In Healey v. Lakeridge Health, thousands of people were warned that they might have been exposed to tuberculosis while visiting the emergency room or oncology treatment centre of their local hospital. Two of the patients who frequently visited that hospital turned out to have active tuberculosis.  None of the people who received the warning were proved to have contracted TB as a result.

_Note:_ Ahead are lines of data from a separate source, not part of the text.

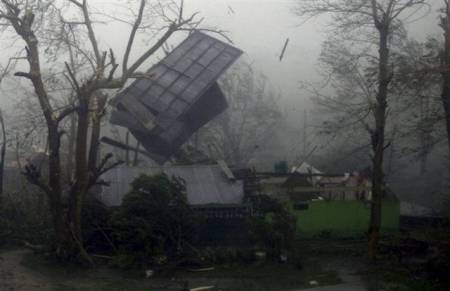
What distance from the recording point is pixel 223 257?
11.1 meters

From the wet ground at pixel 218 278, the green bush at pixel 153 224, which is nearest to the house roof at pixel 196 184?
the green bush at pixel 153 224

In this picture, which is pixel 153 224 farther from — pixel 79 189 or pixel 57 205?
pixel 57 205

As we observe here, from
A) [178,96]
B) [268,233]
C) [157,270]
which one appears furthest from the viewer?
[178,96]

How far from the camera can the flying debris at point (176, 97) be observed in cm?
1457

However, many of them found the news upsetting. They launched class actions against the hospital and two doctors, seeking compensation for this upset, concern and worry. The Ontario Court of Appeal unanimously rejected their claims:

“[65]…It seems to me quite appropriate for the law to decline monetary compensation for the distress and upset caused by the unfortunate but inevitable stresses of life in a civilized society and to decline to open the door to recovery for all manner of psychological insult or injury.  Given the frequency with which everyday experiences cause transient distress, the multi-factorial causes of psychological upset, and the highly subjective nature of an individual’s reaction to such stresses and strains, such claims involve serious questions of evidentiary rigour.  The law quite properly insists upon an objective threshold to screen such claims and to refuse compensation unless the injury is serious and prolonged.”

The same rules would apply to those claiming compensation for upset, concern and worry about other things, including exposure to renewable energy projects such as wind turbines.